━━ TEXTO MOSTRADO
Filosofía en español 
Filosofía en español


[ Ángel Samblancat ]

Los tizones del incendio

Lanzóse el pueblo aquella mañana a la calle vociferando y dando saltos terribles, como león que al salir de su antro se excita a sí mismo rugiendo y haciendo piruetas y azotándose los flancos con la cola; como tigre que acaba de romper los barrotes de su jaula; el hierro de sus cadenas había crujido entre sus dientes como la cáscara de una nuez entre los dientes de un oso de la selva.

Los hombres alzaban aquel día en su mano “la copa del temblor que habrán de beber todas las naciones”, de que nos habla Carlyle. Unos habían dejado su casa murmurando aquellas palabras que pronunció Drovet en la tribuna de la Convención, en la sesión del 5 de Septiembre de 1793: “Ya que la moderación y la virtud y las ideas filosóficas no nos sirven para nada, seamos incendiarios, seamos bandidos.” Otros repetían con Voltaire: “Echemos al fuego el árbol del cristianismo y calentémonos en él las manos.” Otros regocijándose habían dicho: “Puesto que sois, oh católicos, unos bergantes, puesto que no conocéis más moral que el árbol que cría moras, puesto que vuestra Iglesia es un buey mudo que no hace más que bajarse hacia el forraje, preparaos, porque ha llegado la hora de vuestra perdición.”

Y las grandes y magníficas hogueras ardían. Barcelona le contaba al cielo con la elocuencia de un millón de lenguas rojas sus dolores. Barcelona encendía faroles en el túnel, linternas en el abismo. Barcelona celebraba su himeneo con la libertad, y las hachas nupciales hendían con el grito penetrante de su luz la oscuridad y el silencio de la noche horrible de España.

Ardían las grandes y magníficas y deslumbradoras hogueras. El firmamento resplandecía como el cielo de un horno. Las llamas parecían culebras de fuego que silbaban y se retorcían de pie y restallaban como látigos.

Ardían las dramáticas hogueras. Abrían unas bocas anchas, dentadas, devorantes que trituraban la piedra y el metal como tritura la boca de un caballo la alfalfa. Los brazos de los hombres les brindaban continuamente alimento: astillas sobre astillas, leñas sobre leñas, tizones sobre tizones, combustibles sobre combustibles. Los brazos de los hombres echaban a aquel fuego del infierno a la Iglesia. Los brazos fuertes de los hombres, los brazos infatigables.
━━━━
━━ DATOS PROPORCIONADOS
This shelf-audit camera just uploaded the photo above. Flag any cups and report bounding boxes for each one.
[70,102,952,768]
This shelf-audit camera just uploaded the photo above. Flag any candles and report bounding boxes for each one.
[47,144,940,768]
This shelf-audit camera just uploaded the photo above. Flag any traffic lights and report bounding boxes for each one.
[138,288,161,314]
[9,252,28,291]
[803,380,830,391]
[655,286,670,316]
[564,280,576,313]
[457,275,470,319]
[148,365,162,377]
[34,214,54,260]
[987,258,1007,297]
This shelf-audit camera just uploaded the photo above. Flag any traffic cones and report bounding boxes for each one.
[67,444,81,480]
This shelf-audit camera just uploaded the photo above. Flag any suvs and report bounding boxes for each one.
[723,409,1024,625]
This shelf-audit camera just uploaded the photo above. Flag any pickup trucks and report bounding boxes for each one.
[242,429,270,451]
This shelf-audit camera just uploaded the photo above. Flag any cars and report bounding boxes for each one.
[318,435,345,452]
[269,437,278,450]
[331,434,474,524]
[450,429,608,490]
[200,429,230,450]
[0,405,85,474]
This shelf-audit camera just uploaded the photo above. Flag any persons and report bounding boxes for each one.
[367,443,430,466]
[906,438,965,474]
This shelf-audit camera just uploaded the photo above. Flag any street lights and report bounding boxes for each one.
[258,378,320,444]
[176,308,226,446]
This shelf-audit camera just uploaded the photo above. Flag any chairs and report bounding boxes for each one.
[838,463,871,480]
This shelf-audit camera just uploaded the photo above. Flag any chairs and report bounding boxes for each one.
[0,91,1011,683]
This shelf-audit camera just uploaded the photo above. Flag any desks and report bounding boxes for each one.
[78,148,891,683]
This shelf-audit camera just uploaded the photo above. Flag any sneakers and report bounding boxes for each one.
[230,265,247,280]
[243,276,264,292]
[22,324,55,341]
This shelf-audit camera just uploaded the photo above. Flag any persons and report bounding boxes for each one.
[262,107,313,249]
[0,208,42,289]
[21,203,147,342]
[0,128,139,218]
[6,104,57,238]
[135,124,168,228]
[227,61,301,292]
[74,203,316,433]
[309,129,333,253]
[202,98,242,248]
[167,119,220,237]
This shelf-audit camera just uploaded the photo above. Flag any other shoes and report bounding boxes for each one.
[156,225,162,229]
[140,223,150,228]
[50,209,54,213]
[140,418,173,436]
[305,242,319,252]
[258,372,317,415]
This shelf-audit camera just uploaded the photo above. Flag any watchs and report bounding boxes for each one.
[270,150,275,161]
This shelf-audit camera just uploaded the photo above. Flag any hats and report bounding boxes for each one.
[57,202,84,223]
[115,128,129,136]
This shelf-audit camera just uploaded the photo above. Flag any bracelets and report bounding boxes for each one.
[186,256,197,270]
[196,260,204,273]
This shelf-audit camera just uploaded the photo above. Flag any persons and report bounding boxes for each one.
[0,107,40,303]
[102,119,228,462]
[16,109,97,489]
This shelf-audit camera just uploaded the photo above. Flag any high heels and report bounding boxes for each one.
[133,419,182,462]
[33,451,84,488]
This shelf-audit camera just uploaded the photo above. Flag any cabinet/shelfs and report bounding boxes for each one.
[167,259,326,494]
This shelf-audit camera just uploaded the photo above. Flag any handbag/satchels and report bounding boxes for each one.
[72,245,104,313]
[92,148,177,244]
━━━━
QUÉ HACER:
Actualiza la parte del texto sobre las hogueras que empieza en "Ardían las grandes" y acaba en "los brazos infatigables.". Escríbela de nuevo, poniendo "serpientes" en lugar de "culebras".

RESULTADO:
Ardían las grandes y magníficas y deslumbradoras hogueras. El firmamento resplandecía como el cielo de un horno. Las llamas parecían serpientes de fuego que silbaban y se retorcían de pie y restallaban como látigos.

Ardían las dramáticas hogueras. Abrían unas bocas anchas, dentadas, devorantes que trituraban la piedra y el metal como tritura la boca de un caballo la alfalfa. Los brazos de los hombres les brindaban continuamente alimento: astillas sobre astillas, leñas sobre leñas, tizones sobre tizones, combustibles sobre combustibles. Los brazos de los hombres echaban a aquel fuego del infierno a la Iglesia. Los brazos fuertes de los hombres, los brazos infatigables.